*WHAT THE TASK REQUIRES*.
Exactly as written, return every line of the data below.

[[ MATERIAL FOR THIS EXERCISE open ]]

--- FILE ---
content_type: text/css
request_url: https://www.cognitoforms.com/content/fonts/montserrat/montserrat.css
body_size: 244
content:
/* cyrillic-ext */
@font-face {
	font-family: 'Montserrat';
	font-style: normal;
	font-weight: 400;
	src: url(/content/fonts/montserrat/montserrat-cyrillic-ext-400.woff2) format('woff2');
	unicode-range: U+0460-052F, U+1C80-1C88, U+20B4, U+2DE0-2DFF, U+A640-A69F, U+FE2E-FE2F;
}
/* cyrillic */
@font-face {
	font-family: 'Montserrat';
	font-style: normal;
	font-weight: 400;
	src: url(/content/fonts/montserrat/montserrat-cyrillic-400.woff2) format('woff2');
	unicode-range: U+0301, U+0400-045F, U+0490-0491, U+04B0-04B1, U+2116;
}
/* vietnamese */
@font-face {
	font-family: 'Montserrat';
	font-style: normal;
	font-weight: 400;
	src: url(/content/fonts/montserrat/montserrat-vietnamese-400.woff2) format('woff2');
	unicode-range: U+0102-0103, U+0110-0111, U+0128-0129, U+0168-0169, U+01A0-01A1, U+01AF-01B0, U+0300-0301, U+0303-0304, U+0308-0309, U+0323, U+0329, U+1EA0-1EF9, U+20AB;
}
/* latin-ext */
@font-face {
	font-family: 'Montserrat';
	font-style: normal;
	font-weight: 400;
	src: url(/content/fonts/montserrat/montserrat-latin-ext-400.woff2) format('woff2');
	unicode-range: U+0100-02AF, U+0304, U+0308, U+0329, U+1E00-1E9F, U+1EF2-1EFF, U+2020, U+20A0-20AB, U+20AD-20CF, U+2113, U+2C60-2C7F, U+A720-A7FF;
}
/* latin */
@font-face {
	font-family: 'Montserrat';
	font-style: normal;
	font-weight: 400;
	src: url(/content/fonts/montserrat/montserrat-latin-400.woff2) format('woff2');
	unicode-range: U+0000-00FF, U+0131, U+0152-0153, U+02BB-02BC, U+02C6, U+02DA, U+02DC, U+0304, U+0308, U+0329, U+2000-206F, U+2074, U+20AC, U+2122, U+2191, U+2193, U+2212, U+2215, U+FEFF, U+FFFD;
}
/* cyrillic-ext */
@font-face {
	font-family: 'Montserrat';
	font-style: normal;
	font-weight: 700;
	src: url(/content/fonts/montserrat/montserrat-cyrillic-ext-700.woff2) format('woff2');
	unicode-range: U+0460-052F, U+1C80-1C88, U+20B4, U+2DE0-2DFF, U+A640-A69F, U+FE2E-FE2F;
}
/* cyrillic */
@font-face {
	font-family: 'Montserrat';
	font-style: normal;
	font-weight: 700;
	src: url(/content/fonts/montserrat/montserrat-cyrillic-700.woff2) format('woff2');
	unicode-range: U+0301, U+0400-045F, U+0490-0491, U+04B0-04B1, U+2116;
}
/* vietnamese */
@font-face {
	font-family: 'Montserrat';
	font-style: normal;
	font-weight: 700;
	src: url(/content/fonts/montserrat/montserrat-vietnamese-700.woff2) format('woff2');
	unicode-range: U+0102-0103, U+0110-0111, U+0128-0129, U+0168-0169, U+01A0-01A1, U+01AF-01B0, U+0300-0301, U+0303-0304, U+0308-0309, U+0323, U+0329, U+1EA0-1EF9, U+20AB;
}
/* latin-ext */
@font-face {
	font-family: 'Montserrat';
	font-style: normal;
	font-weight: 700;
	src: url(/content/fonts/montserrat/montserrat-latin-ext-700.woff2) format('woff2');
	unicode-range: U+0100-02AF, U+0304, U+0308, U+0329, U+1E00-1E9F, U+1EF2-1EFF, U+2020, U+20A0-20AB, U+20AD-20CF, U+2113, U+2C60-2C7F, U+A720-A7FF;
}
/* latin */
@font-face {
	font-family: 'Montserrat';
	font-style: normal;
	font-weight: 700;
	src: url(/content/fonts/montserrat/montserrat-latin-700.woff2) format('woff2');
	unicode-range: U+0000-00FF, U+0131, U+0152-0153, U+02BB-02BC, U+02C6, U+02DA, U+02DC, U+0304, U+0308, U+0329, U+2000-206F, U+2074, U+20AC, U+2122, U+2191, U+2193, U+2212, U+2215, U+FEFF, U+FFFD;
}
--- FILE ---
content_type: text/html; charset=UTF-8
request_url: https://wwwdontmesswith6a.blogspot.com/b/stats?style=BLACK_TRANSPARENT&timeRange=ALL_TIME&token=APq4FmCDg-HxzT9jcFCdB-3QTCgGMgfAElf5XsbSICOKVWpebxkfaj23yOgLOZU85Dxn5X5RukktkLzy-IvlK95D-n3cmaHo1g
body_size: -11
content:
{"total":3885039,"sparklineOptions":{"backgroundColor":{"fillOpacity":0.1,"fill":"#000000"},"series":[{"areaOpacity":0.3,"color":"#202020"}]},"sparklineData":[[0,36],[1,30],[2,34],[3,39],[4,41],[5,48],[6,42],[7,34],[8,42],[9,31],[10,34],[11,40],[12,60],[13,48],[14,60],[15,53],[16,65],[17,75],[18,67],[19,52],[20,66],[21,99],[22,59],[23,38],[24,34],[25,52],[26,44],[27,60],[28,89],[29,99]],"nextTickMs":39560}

[[ MATERIAL FOR THIS EXERCISE closed ]]

*ANSWER*.
--- FILE ---
content_type: text/css
request_url: https://www.cognitoforms.com/content/fonts/montserrat/montserrat.css
body_size: 244
content:
/* cyrillic-ext */
@font-face {
	font-family: 'Montserrat';
	font-style: normal;
	font-weight: 400;
	src: url(/content/fonts/montserrat/montserrat-cyrillic-ext-400.woff2) format('woff2');
	unicode-range: U+0460-052F, U+1C80-1C88, U+20B4, U+2DE0-2DFF, U+A640-A69F, U+FE2E-FE2F;
}
/* cyrillic */
@font-face {
	font-family: 'Montserrat';
	font-style: normal;
	font-weight: 400;
	src: url(/content/fonts/montserrat/montserrat-cyrillic-400.woff2) format('woff2');
	unicode-range: U+0301, U+0400-045F, U+0490-0491, U+04B0-04B1, U+2116;
}
/* vietnamese */
@font-face {
	font-family: 'Montserrat';
	font-style: normal;
	font-weight: 400;
	src: url(/content/fonts/montserrat/montserrat-vietnamese-400.woff2) format('woff2');
	unicode-range: U+0102-0103, U+0110-0111, U+0128-0129, U+0168-0169, U+01A0-01A1, U+01AF-01B0, U+0300-0301, U+0303-0304, U+0308-0309, U+0323, U+0329, U+1EA0-1EF9, U+20AB;
}
/* latin-ext */
@font-face {
	font-family: 'Montserrat';
	font-style: normal;
	font-weight: 400;
	src: url(/content/fonts/montserrat/montserrat-latin-ext-400.woff2) format('woff2');
	unicode-range: U+0100-02AF, U+0304, U+0308, U+0329, U+1E00-1E9F, U+1EF2-1EFF, U+2020, U+20A0-20AB, U+20AD-20CF, U+2113, U+2C60-2C7F, U+A720-A7FF;
}
/* latin */
@font-face {
	font-family: 'Montserrat';
	font-style: normal;
	font-weight: 400;
	src: url(/content/fonts/montserrat/montserrat-latin-400.woff2) format('woff2');
	unicode-range: U+0000-00FF, U+0131, U+0152-0153, U+02BB-02BC, U+02C6, U+02DA, U+02DC, U+0304, U+0308, U+0329, U+2000-206F, U+2074, U+20AC, U+2122, U+2191, U+2193, U+2212, U+2215, U+FEFF, U+FFFD;
}
/* cyrillic-ext */
@font-face {
	font-family: 'Montserrat';
	font-style: normal;
	font-weight: 700;
	src: url(/content/fonts/montserrat/montserrat-cyrillic-ext-700.woff2) format('woff2');
	unicode-range: U+0460-052F, U+1C80-1C88, U+20B4, U+2DE0-2DFF, U+A640-A69F, U+FE2E-FE2F;
}
/* cyrillic */
@font-face {
	font-family: 'Montserrat';
	font-style: normal;
	font-weight: 700;
	src: url(/content/fonts/montserrat/montserrat-cyrillic-700.woff2) format('woff2');
	unicode-range: U+0301, U+0400-045F, U+0490-0491, U+04B0-04B1, U+2116;
}
/* vietnamese */
@font-face {
	font-family: 'Montserrat';
	font-style: normal;
	font-weight: 700;
	src: url(/content/fonts/montserrat/montserrat-vietnamese-700.woff2) format('woff2');
	unicode-range: U+0102-0103, U+0110-0111, U+0128-0129, U+0168-0169, U+01A0-01A1, U+01AF-01B0, U+0300-0301, U+0303-0304, U+0308-0309, U+0323, U+0329, U+1EA0-1EF9, U+20AB;
}
/* latin-ext */
@font-face {
	font-family: 'Montserrat';
	font-style: normal;
	font-weight: 700;
	src: url(/content/fonts/montserrat/montserrat-latin-ext-700.woff2) format('woff2');
	unicode-range: U+0100-02AF, U+0304, U+0308, U+0329, U+1E00-1E9F, U+1EF2-1EFF, U+2020, U+20A0-20AB, U+20AD-20CF, U+2113, U+2C60-2C7F, U+A720-A7FF;
}
/* latin */
@font-face {
	font-family: 'Montserrat';
	font-style: normal;
	font-weight: 700;
	src: url(/content/fonts/montserrat/montserrat-latin-700.woff2) format('woff2');
	unicode-range: U+0000-00FF, U+0131, U+0152-0153, U+02BB-02BC, U+02C6, U+02DA, U+02DC, U+0304, U+0308, U+0329, U+2000-206F, U+2074, U+20AC, U+2122, U+2191, U+2193, U+2212, U+2215, U+FEFF, U+FFFD;
}
--- FILE ---
content_type: text/html; charset=UTF-8
request_url: https://wwwdontmesswith6a.blogspot.com/b/stats?style=BLACK_TRANSPARENT&timeRange=ALL_TIME&token=APq4FmCDg-HxzT9jcFCdB-3QTCgGMgfAElf5XsbSICOKVWpebxkfaj23yOgLOZU85Dxn5X5RukktkLzy-IvlK95D-n3cmaHo1g
body_size: -11
content:
{"total":3885039,"sparklineOptions":{"backgroundColor":{"fillOpacity":0.1,"fill":"#000000"},"series":[{"areaOpacity":0.3,"color":"#202020"}]},"sparklineData":[[0,36],[1,30],[2,34],[3,39],[4,41],[5,48],[6,42],[7,34],[8,42],[9,31],[10,34],[11,40],[12,60],[13,48],[14,60],[15,53],[16,65],[17,75],[18,67],[19,52],[20,66],[21,99],[22,59],[23,38],[24,34],[25,52],[26,44],[27,60],[28,89],[29,99]],"nextTickMs":39560}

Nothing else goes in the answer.